Computed structure models, e.g. from [AlphaFold](https://alphafold.ebi.ac.uk/), are supported. Access to categories and 
columns defined by the mmCIF model extension is provided. This includes e.g. quality/confidence scores of the prediction.
Structure data can be converted to BinaryCIF files for more efficient storage & parsing of millions of files.

## Performance
The implementation can read the full PDB archive (154,015 files) in little over 2 minutes. This is achieved by lazy decoding and 
parsing - all columns are decoded the first time when they are actually requested.

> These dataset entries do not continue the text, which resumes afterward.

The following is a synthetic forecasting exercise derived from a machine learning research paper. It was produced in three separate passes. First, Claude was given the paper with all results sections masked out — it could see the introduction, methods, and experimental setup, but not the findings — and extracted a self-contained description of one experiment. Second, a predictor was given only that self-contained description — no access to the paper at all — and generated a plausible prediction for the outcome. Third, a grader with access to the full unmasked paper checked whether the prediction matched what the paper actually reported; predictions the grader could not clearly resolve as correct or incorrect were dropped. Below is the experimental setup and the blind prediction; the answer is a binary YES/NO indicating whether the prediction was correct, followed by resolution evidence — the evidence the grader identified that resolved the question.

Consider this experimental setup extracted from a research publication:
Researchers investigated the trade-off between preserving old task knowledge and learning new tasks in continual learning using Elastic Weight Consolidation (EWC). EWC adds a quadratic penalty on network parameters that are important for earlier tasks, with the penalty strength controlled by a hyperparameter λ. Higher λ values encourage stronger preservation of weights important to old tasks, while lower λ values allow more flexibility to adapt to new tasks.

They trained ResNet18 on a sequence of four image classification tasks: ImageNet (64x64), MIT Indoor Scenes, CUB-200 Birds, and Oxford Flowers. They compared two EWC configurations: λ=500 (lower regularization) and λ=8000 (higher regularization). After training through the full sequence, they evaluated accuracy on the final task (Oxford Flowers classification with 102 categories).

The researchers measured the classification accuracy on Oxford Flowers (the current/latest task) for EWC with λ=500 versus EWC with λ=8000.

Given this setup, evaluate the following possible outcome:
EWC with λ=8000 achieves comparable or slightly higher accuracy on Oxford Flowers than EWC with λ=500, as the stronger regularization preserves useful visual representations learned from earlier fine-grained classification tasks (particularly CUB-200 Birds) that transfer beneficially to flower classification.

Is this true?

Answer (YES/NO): NO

Thus, the parsing overhead is kept 
minimal. Ciftools-java combines the compression and read performance of MMTF and the convenience of the CIF format.

![alt performance](https://raw.githubusercontent.com/rcsb/ciftools-java/master/performance.png)

Handling gzipped files slows down parsing in most cases. The reduced files are either native MMTF files or contain a similar selection of 
CIF categories (i.e. they provide primarily atomic coordinates).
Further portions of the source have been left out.